America has oceans on both sides — but barely any shipyards left to fill them. The US now controls less than 1% of global commercial shipbuilding, operates just eight yards capable of building vessels over 400 feet, and is outproduced by China at a 200-to-1 ratio. To tackle this problem, the Trump administration has released a Maritime Action Plan (MAP) to revive the sector.
Charting shipbuilding courses: The White House aims to rebuild domestic shipbuilding through hundreds of billions in federal financing, new Maritime Prosperity Zones, and potential fees on foreign-built vessels calling at US ports. The strategy centers on four pillars — expanding shipyard capacity, strengthening workforce training, protecting the maritime industrial base, and supporting national security. Yet a core tension sits at the heart of the plan — President Trump has pushed ultra-expensive “golden fleet” warships, while his own Office of Management and Budget recommends a very different path.

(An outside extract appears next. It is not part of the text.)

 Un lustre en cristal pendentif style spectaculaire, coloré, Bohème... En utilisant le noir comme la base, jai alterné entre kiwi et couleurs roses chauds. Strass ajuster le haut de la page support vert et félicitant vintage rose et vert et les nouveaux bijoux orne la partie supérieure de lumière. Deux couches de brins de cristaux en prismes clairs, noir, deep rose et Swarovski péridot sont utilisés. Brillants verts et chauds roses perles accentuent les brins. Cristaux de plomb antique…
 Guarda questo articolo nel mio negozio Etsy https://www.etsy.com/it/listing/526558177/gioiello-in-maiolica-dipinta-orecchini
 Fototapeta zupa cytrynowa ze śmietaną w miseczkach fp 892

- The plan proposes creating 100 Maritime Prosperity Zones across coasts, inland rivers, the Great Lakes, and US territories to drive waterfront investment over the next decade.
- It also suggests a fee on foreign-built vessels calling at US ports, which could generate $66B to nearly $1.5T over ten years to fund domestic shipbuilding capacity.
Warship Strategy Reset
According to the Financial Times, the administration’s maritime experts are urging the use of existing commercial or government vessel designs that can be adapted for multiple missions with minimal modification — essentially cheaper, flexible ships built in partnership with allies. The approach reflects a changing battlefield where drone warfare can destroy multibillion-dollar vessels in seconds, and 90% of military supplies still move on commercial fleets. The Navy appears to be taking note, with its FY2027 budget proposal potentially doubling ship procurement to 34 new vessels compared with 2026 levels.

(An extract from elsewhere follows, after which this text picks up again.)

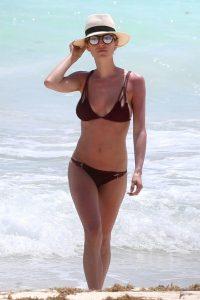 Kristin-Cavallari kokkino tou krasiou bikini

- The US Coast Guard signed contracts with Davie Defense (UK-owned Inocea’s US arm) to build Arctic security cutters while exploring shipbuilding partnerships with South Korea and Greece.
- The US currently has just 66 shipyards, including eight active builders, 11 with build positions, 22 repair yards with drydocking capability, and 25 topside repair facilities.
Building the structure: Three defense contractors sit at the center of any US shipbuilding revival: Huntington Ingalls IndustriesHII, General DynamicsGD, and BAE SystemsBAESY. These firms build or service much of the Navy’s fleet and stand to benefit from higher spending. But shipbuilding success depends on stable policy and long-term planning, and history shows that industrial booms in East Asia only worked with sustained government support, export focus, and consistent strategy — something Washington has struggled to maintain. America doesn’t lack shipbuilding ambition — it lacks shipbuilding patience.